O pastor Jin Mingri, também conhecido como Mingri “Ezra” Jin, fundador da rede não registrada da Zion Church em Pequim, chegou a Los Angeles em 4 de julho após autoridades chinesas o libertarem de uma detenção no sul da China, segundo a ChinaAid, sua família e diversos veículos de imprensa. O presidente dos EUA, Donald Trump, disse em maio que havia tratado do caso de Jin com o líder chinês Xi Jinping, mas a medida em que essa intervenção causou diretamente a libertação de Jin não foi confirmada de forma independente.
Jin chegou aos Estados Unidos em 4 de julho e reencontrou seus parentes, após ter sido mantido na cidade de Beihai, na província de Guangxi, sul da China, desde outubro de 2025, de acordo com a ChinaAid e reportagens da Reuters e da Associated Press.
Jin, fundador e pastor sênior da Zion Church, foi detido durante uma repressão em outubro de 2025, na qual dezenas de líderes da Zion Church foram levados sob custódia em vários locais na China. Grupos de direitos humanos e reportagens anteriores da mídia afirmaram que as autoridades acusaram Jin e outros líderes de delitos ligados a atividades religiosas online, incluindo alegações descritas como “disseminação ilegal de informações religiosas” ou “uso ilegal de redes de informação”.
Trump discutiu publicamente o caso após uma viagem à China em maio de 2026. Falando a repórteres enquanto viajava de volta para casa, ele disse que tratou com Xi a detenção de Jin, bem como o encarceramento da figura pró-democracia de Hong Kong, Jimmy Lai, e citou Xi dizendo que daria ao caso do pastor uma “consideração séria”, enquanto classificou o caso de Lai como “difícil”, segundo a AP.
Em uma declaração veiculada pelo The Daily Wire e reportada separadamente pela Reuters, a família de Jin descreveu sua libertação como um “milagre”, agradeceu a Deus e creditou a Trump e seu governo pelos esforços.
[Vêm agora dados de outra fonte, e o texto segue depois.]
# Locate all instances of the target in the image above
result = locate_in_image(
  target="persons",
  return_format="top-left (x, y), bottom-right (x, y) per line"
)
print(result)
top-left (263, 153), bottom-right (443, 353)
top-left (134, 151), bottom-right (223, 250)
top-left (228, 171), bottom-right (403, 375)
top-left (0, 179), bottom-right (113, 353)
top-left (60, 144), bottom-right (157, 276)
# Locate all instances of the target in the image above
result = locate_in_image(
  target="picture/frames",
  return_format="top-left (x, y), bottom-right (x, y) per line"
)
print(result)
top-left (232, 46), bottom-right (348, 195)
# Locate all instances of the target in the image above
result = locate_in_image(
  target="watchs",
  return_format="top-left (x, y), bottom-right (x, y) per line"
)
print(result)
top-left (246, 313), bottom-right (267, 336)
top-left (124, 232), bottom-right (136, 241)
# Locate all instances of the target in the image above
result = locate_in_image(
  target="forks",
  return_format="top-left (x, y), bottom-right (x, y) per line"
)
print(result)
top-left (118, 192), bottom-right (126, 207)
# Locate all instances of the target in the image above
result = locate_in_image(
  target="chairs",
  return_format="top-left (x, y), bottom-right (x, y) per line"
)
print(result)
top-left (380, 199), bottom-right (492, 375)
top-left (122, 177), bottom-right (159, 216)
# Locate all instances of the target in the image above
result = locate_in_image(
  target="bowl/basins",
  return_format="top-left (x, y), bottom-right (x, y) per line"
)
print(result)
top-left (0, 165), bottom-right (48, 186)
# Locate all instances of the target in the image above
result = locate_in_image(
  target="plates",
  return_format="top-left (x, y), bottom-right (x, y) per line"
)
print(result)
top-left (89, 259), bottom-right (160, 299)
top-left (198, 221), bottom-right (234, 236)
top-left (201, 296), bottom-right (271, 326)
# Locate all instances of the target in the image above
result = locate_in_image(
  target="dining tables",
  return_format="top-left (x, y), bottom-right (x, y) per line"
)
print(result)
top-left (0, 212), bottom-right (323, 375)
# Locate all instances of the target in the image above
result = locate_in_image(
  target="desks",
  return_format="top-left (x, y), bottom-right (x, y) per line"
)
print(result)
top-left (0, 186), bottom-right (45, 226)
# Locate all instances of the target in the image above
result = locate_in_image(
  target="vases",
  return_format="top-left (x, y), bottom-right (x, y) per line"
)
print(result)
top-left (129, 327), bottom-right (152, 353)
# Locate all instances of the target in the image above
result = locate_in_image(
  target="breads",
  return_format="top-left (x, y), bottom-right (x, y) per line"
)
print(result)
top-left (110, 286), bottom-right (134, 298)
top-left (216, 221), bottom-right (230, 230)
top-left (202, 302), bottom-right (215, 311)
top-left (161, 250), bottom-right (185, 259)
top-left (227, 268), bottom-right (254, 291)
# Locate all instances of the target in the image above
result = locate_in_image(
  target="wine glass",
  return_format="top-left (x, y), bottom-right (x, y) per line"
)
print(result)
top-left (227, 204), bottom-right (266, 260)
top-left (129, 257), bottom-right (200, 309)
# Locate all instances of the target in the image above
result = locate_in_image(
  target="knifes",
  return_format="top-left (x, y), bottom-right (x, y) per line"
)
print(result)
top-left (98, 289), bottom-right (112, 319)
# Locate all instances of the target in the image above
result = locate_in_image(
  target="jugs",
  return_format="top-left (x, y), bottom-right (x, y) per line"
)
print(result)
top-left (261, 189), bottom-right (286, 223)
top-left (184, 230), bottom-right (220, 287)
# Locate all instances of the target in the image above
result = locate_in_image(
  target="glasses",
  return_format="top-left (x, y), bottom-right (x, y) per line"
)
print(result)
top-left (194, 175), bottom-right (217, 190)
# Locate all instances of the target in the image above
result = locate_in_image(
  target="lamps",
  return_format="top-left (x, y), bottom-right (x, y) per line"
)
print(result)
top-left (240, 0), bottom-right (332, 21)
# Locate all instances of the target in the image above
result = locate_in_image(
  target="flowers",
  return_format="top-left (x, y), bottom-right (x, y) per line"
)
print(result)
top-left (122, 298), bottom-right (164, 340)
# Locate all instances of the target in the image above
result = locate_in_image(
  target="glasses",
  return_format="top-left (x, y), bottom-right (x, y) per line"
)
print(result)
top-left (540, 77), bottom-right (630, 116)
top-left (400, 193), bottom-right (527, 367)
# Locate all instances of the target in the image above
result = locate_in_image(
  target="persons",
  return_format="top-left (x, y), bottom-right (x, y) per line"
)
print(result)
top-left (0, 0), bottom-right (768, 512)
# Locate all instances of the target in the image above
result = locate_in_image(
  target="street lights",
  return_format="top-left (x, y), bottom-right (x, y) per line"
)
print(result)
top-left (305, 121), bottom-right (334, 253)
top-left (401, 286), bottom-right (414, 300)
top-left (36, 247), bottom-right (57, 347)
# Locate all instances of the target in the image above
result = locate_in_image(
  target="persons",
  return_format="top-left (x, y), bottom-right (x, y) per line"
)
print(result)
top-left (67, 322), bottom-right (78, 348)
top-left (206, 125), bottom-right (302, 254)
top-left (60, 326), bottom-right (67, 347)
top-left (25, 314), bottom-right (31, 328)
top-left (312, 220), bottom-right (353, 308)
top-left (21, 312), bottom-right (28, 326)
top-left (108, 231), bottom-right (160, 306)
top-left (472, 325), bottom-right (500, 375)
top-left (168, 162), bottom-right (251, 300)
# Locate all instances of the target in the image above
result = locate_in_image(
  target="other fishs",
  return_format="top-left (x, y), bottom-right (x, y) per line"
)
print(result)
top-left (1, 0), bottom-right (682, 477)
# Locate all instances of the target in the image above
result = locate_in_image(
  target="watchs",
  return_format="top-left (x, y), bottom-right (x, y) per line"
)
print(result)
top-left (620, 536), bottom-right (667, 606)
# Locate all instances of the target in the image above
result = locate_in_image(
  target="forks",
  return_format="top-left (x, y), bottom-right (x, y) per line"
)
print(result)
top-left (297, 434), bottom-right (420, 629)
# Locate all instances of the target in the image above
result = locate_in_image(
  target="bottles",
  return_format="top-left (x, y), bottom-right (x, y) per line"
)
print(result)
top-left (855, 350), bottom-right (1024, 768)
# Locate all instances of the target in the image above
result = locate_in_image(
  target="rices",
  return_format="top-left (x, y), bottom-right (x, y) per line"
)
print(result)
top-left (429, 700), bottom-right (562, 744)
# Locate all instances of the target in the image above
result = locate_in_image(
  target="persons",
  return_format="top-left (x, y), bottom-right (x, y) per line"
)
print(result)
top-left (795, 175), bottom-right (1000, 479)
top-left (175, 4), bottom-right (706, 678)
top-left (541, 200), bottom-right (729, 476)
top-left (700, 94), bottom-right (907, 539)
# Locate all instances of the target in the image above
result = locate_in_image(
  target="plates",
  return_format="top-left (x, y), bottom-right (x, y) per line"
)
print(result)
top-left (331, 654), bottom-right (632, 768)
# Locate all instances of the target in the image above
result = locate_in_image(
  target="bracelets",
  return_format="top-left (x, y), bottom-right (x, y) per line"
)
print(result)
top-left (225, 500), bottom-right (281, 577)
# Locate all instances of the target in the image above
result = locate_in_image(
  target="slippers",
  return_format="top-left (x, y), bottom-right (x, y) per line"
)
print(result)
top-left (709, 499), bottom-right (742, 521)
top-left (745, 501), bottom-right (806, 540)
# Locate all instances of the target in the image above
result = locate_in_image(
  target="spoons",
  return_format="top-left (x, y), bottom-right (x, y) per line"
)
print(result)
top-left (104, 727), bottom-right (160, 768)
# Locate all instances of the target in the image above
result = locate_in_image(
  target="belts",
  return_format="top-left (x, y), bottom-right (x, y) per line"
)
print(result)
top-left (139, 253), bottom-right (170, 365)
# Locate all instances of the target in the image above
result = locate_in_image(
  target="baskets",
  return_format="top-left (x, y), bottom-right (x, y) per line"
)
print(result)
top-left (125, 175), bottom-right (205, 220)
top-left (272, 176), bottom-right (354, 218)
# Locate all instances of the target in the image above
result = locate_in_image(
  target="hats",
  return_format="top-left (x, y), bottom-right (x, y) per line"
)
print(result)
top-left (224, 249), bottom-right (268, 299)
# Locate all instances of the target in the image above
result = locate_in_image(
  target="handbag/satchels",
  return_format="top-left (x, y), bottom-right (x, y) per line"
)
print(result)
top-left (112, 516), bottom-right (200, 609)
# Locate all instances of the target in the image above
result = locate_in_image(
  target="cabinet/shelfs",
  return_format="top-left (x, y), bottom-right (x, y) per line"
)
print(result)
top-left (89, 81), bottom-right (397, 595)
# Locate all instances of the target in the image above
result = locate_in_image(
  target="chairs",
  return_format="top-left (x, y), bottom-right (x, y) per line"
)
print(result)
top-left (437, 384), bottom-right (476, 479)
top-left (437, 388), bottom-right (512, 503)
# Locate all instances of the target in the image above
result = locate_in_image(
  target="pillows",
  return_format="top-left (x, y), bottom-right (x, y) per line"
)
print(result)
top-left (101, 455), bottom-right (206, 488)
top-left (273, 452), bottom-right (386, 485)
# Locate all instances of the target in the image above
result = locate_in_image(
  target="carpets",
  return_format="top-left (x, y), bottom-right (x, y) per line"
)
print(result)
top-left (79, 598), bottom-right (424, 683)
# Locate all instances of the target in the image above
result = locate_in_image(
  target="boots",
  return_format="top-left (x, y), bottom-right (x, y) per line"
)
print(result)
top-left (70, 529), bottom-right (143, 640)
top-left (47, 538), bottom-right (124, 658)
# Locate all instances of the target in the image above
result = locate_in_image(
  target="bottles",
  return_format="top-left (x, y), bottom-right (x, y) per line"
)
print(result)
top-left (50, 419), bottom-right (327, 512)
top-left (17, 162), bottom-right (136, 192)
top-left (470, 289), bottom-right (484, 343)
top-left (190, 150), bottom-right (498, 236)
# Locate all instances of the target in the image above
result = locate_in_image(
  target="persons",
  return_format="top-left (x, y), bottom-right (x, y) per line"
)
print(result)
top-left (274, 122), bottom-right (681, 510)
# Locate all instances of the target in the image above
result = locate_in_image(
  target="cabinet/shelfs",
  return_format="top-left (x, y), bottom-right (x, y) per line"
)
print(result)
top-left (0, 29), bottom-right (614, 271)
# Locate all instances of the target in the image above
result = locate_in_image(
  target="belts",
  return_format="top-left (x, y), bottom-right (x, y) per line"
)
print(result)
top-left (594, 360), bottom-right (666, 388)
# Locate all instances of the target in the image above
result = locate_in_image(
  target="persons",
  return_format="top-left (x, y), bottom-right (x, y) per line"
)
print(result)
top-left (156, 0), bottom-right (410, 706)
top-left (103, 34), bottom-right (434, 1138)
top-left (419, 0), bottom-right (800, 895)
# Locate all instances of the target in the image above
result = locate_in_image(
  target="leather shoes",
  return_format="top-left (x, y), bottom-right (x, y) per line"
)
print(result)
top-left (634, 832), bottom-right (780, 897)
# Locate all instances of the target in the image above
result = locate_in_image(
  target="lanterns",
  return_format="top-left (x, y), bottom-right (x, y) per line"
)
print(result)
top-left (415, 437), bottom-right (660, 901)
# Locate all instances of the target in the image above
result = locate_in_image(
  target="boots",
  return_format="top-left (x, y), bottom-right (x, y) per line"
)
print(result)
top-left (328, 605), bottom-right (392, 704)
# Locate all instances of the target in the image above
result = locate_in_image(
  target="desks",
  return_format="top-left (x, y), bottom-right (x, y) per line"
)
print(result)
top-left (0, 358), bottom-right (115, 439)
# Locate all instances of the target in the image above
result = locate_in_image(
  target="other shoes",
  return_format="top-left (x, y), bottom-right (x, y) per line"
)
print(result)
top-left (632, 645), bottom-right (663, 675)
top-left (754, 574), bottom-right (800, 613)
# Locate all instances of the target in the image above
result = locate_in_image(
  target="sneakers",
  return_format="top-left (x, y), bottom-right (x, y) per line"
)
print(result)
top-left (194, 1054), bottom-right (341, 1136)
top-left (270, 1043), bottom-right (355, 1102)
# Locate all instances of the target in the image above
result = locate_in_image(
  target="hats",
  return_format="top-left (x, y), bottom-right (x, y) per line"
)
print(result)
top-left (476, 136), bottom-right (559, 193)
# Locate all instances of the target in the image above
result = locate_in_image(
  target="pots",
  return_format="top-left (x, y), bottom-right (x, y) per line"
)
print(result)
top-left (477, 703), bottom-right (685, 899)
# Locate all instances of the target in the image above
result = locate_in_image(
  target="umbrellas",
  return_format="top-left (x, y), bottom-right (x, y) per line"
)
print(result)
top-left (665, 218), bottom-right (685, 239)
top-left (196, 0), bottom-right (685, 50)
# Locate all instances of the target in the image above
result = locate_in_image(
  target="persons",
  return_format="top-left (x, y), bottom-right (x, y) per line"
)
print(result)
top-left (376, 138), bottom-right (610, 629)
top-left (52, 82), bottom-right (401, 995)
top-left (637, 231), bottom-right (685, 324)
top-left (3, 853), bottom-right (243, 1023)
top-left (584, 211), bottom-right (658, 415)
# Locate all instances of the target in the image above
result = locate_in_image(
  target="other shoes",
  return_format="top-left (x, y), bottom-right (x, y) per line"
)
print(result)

A Reuters também reportou que a família disse acreditar que a libertação não teria ocorrido sem a “intervenção direta” de Xi.
A ChinaAid informou que funcionários chineses disseram a Jin que sua libertação estava ligada às discussões entre os EUA e a China, tratando-a como um gesto de boa vontade sincronizado com o Dia da Independência dos EUA; o CSW, grupo de liberdade religiosa sediado no Reino Unido, citou esse relato da ChinaAid. O Ministério das Relações Exteriores da China não respondeu imediatamente a um pedido de comentário da Reuters.
O deputado norte-americano Chris Smith, copresidente republicano da Comissão Executiva do Congresso sobre a China, disse estar grato pela libertação de Jin e agradeceu a Trump por levantar o caso, acrescentando que diplomatas dos EUA permaneceram engajados em pressionar pela liberdade de Jin, de acordo com uma declaração citada pelo The Daily Wire.
A Reuters informou que a filha de Jin, Grace Jin Drexel, afirmou que outros membros da Zion Church permaneceram detidos na China após a libertação de Jin.